Dataset records
*** Begin section ***
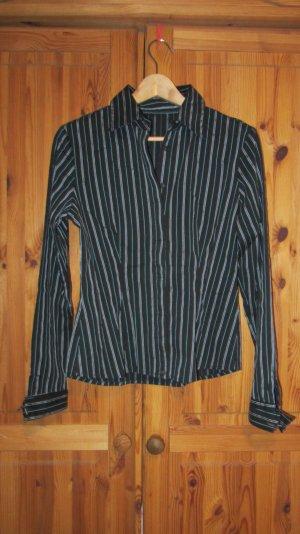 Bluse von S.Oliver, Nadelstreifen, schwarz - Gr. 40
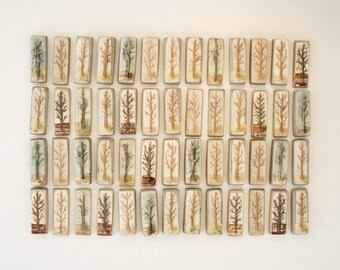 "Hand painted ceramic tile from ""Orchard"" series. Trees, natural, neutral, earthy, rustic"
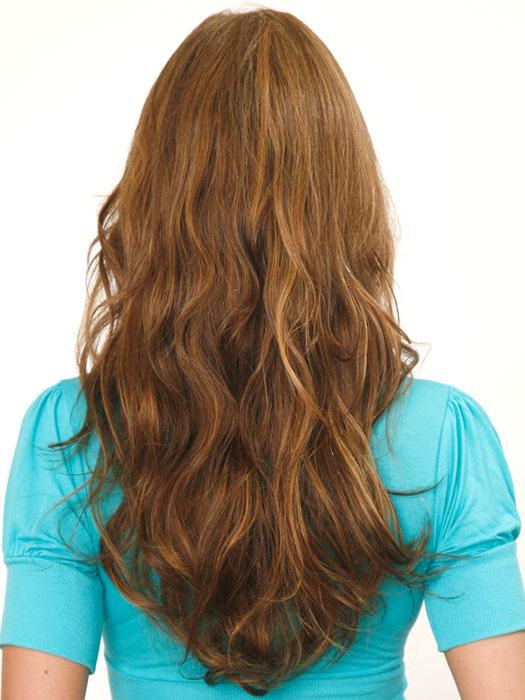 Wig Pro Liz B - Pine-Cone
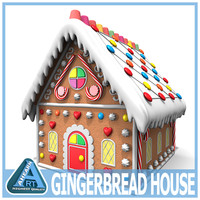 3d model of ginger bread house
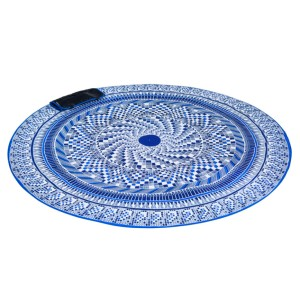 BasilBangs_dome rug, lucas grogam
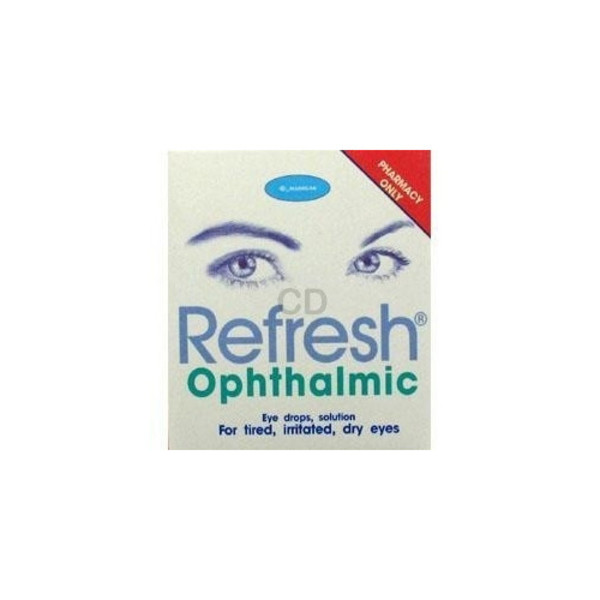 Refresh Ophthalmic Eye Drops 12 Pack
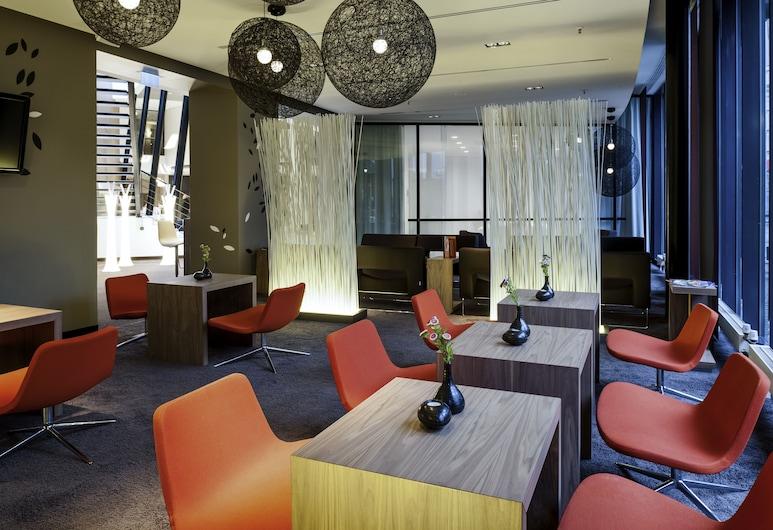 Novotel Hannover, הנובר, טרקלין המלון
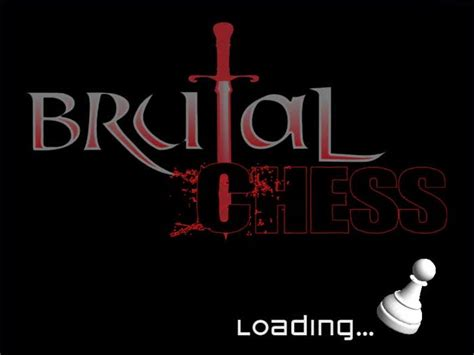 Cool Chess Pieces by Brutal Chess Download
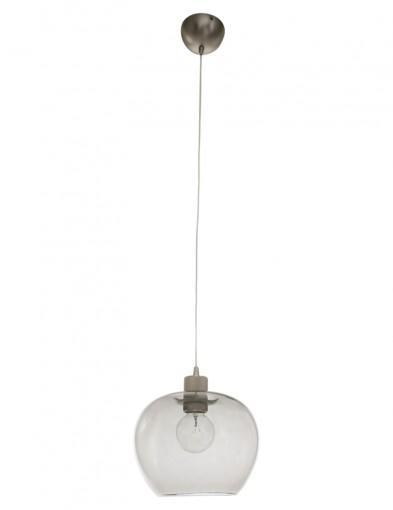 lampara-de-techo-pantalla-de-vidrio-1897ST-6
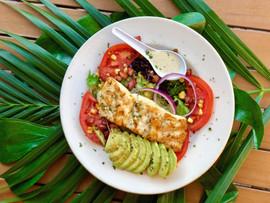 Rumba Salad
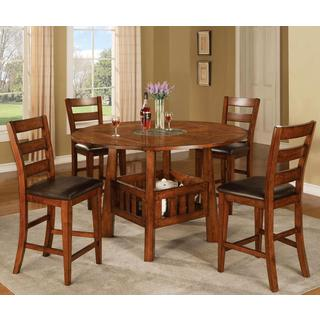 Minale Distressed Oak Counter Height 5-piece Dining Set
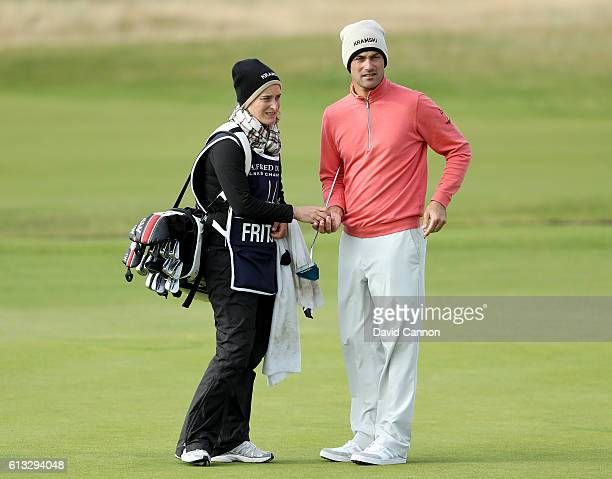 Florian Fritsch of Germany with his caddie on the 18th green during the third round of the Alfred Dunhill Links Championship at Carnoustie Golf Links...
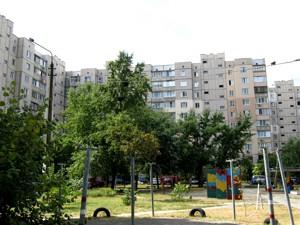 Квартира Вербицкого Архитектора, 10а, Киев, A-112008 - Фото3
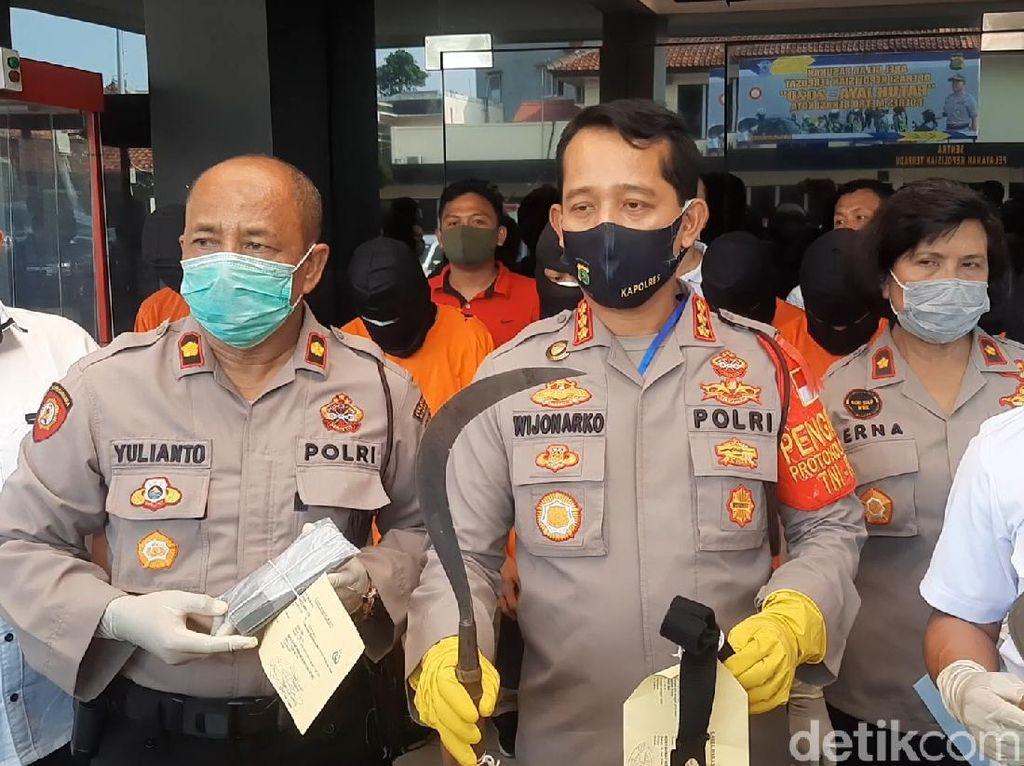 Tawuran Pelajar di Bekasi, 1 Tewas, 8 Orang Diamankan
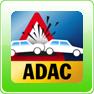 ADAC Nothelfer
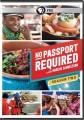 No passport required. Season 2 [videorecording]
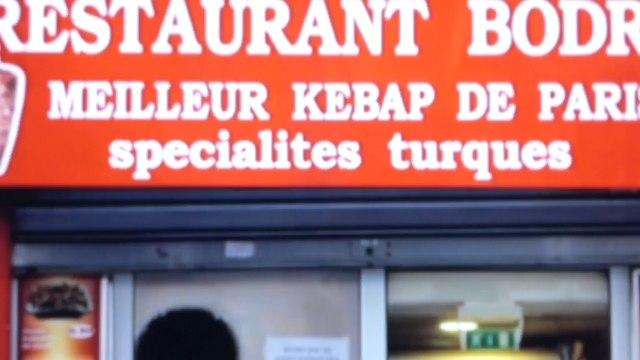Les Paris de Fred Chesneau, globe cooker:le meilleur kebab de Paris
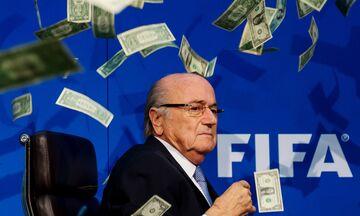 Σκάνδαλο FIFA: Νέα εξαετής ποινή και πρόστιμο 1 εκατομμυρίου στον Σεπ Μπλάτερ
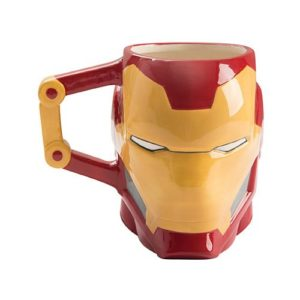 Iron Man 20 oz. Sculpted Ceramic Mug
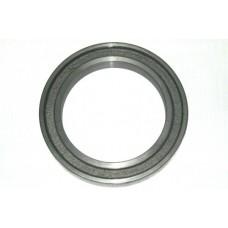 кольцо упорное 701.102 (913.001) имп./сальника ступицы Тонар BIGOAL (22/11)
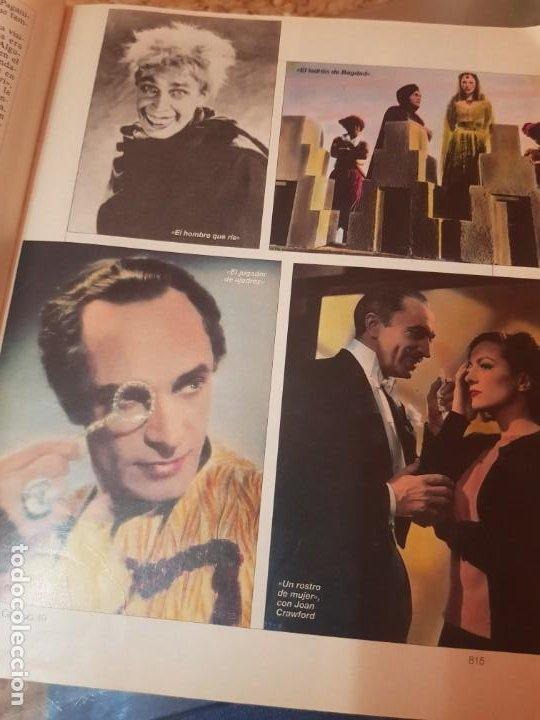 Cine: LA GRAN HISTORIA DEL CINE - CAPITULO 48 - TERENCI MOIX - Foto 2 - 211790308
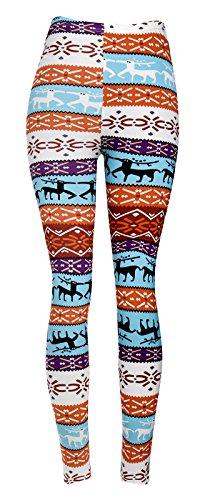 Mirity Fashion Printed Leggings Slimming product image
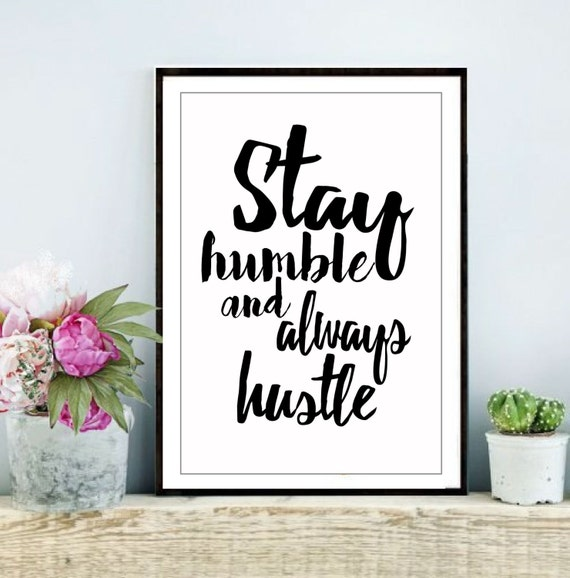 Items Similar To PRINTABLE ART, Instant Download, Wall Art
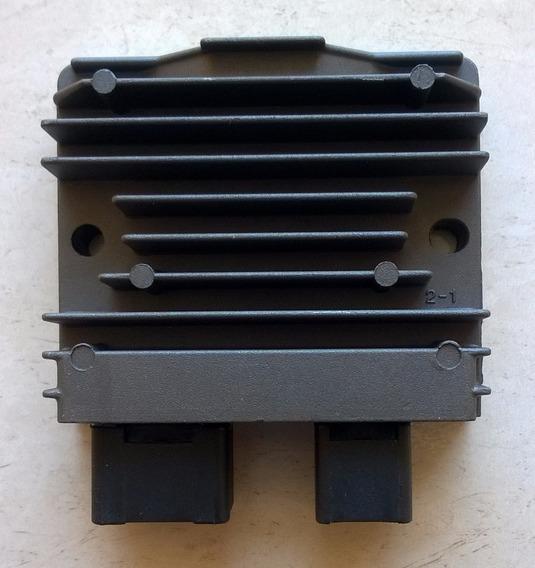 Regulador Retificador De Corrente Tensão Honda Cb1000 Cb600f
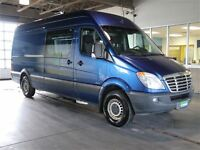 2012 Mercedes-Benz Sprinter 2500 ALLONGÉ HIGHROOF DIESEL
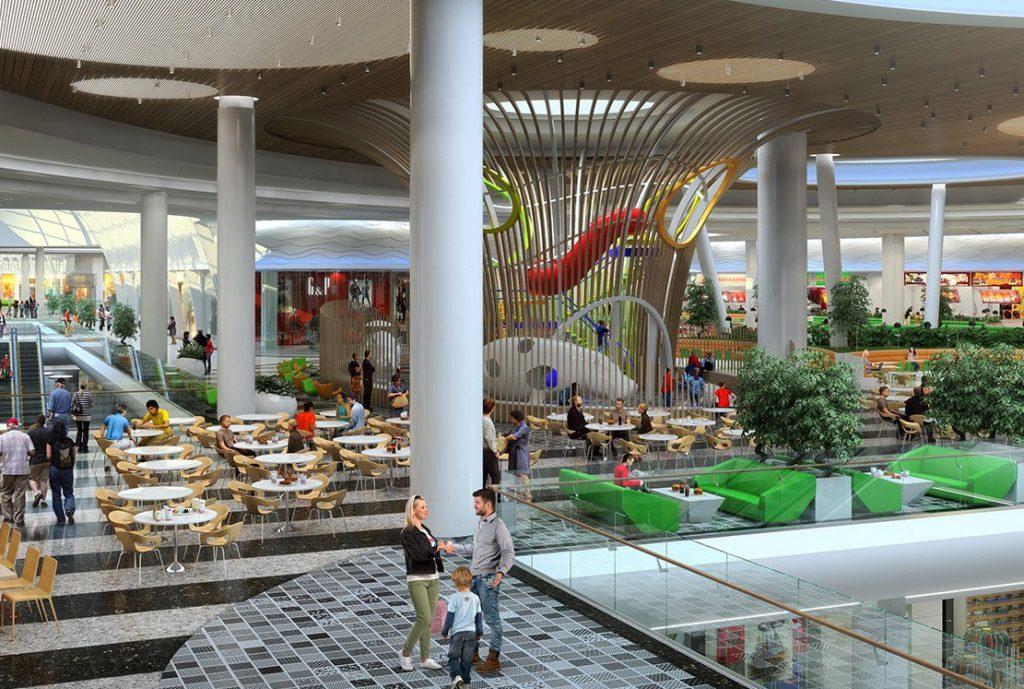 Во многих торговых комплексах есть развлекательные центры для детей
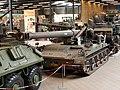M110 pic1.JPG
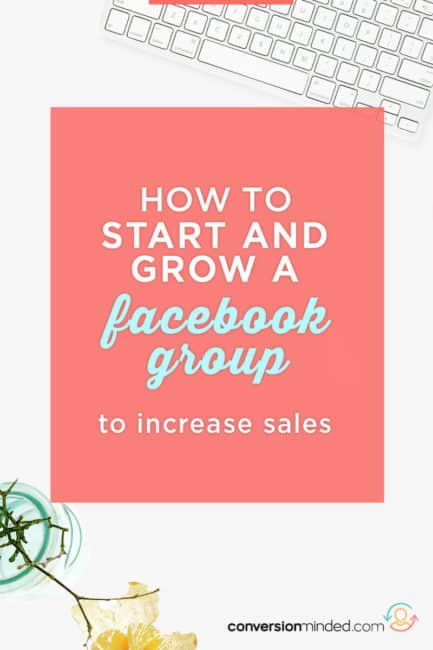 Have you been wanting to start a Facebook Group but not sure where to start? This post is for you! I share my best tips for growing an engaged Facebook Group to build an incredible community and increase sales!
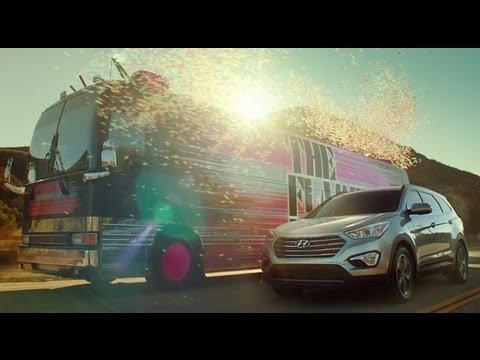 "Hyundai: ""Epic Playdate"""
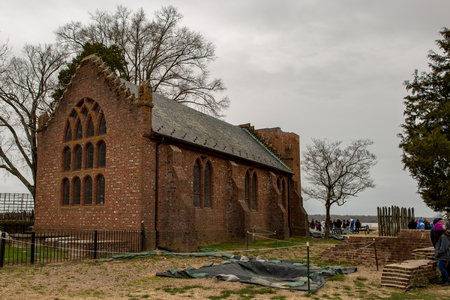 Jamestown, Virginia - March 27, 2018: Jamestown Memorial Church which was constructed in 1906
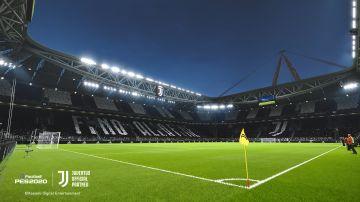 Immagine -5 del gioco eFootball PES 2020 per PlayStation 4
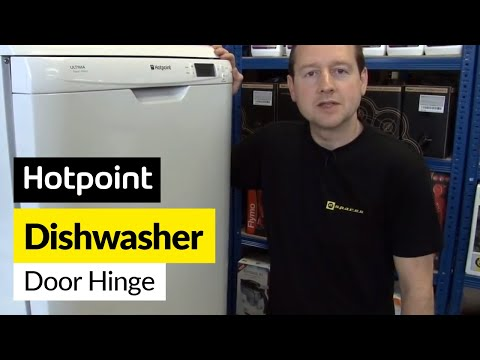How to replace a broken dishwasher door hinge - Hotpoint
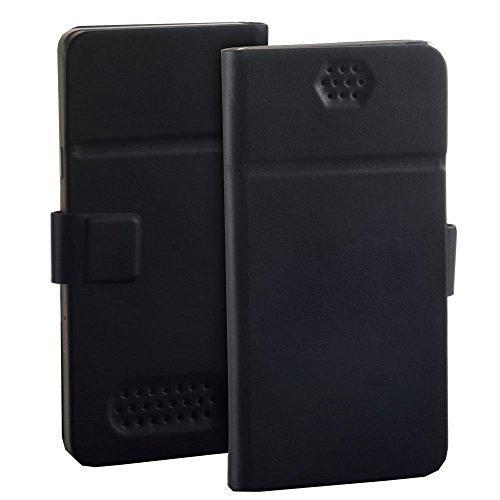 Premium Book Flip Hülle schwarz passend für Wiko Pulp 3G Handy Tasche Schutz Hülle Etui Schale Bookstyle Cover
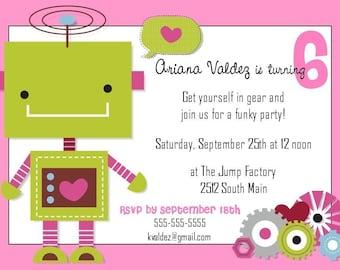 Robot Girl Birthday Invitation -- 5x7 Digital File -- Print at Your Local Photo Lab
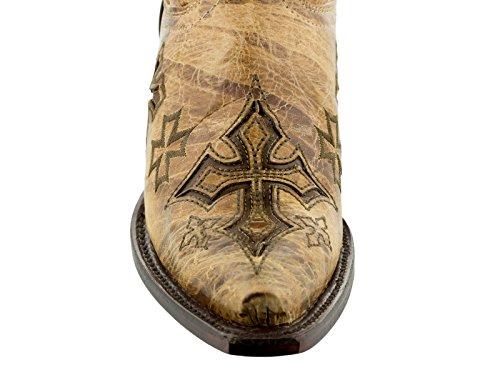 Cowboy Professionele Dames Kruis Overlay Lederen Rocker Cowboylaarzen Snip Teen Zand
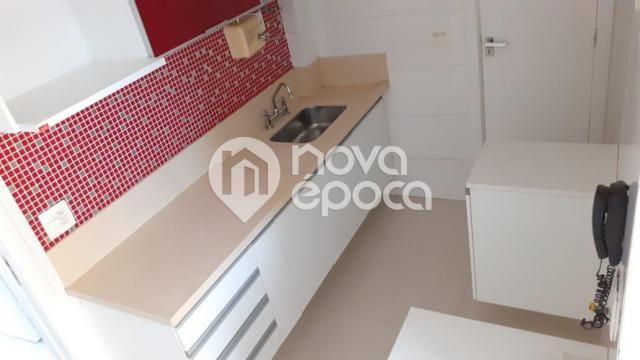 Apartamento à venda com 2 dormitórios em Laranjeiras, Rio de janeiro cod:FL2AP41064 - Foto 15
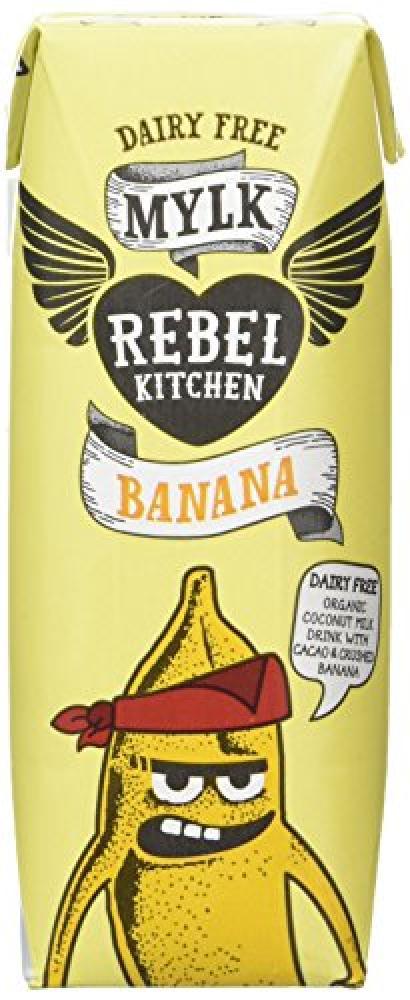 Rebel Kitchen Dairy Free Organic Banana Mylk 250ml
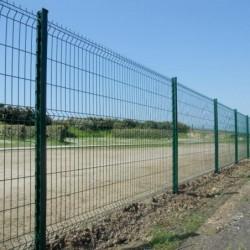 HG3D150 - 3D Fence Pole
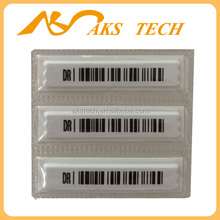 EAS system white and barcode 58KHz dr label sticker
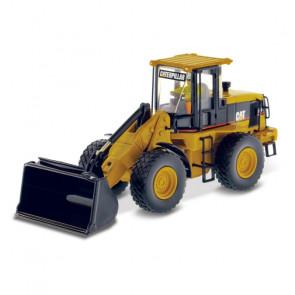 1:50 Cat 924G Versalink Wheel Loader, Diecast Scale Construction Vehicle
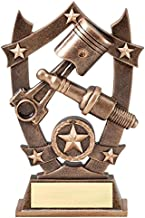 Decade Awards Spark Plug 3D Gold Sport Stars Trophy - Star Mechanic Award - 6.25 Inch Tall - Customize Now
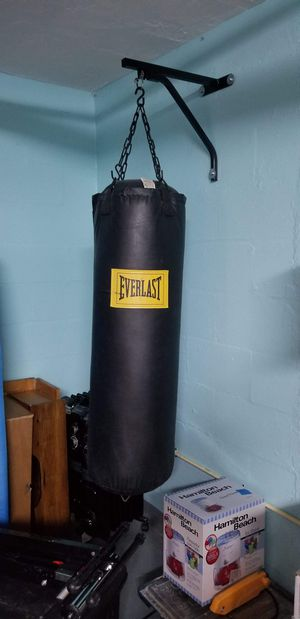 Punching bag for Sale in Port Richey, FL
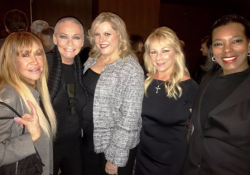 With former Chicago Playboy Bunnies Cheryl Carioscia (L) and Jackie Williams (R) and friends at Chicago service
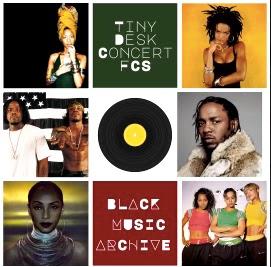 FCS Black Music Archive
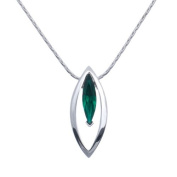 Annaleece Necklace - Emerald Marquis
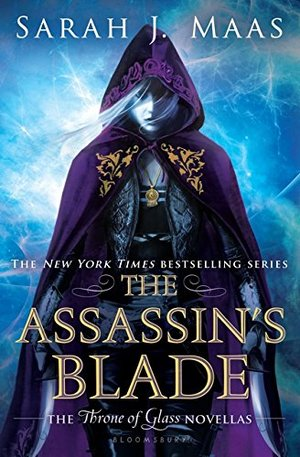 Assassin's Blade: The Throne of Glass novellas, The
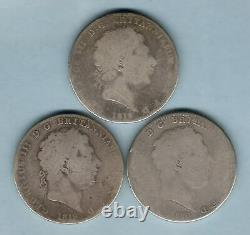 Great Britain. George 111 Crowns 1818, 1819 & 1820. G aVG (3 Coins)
*** End section ***
◆ **Try it**
For this exercise, the lines from the one containing "Rebel Kitchen Dairy" through the last line of the entries above are to be output exactly, both included, and pictures are skipped.

◆ **Completed exercise**
 Rebel Kitchen Dairy Free Organic Banana Mylk 250ml
 HG3D150 - 3D Fence Pole
 EAS system white and barcode 58KHz dr label sticker
 1:50 Cat 924G Versalink Wheel Loader, Diecast Scale Construction Vehicle
 Decade Awards Spark Plug 3D Gold Sport Stars Trophy - Star Mechanic Award - 6.25 Inch Tall - Customize Now
 Punching bag for Sale in Port Richey, FL
 With former Chicago Playboy Bunnies Cheryl Carioscia (L) and Jackie Williams (R) and friends at Chicago service
 FCS Black Music Archive
 Annaleece Necklace - Emerald Marquis
 Assassin's Blade: The Throne of Glass novellas, The
 Great Britain. George 111 Crowns 1818, 1819 & 1820. G aVG (3 Coins)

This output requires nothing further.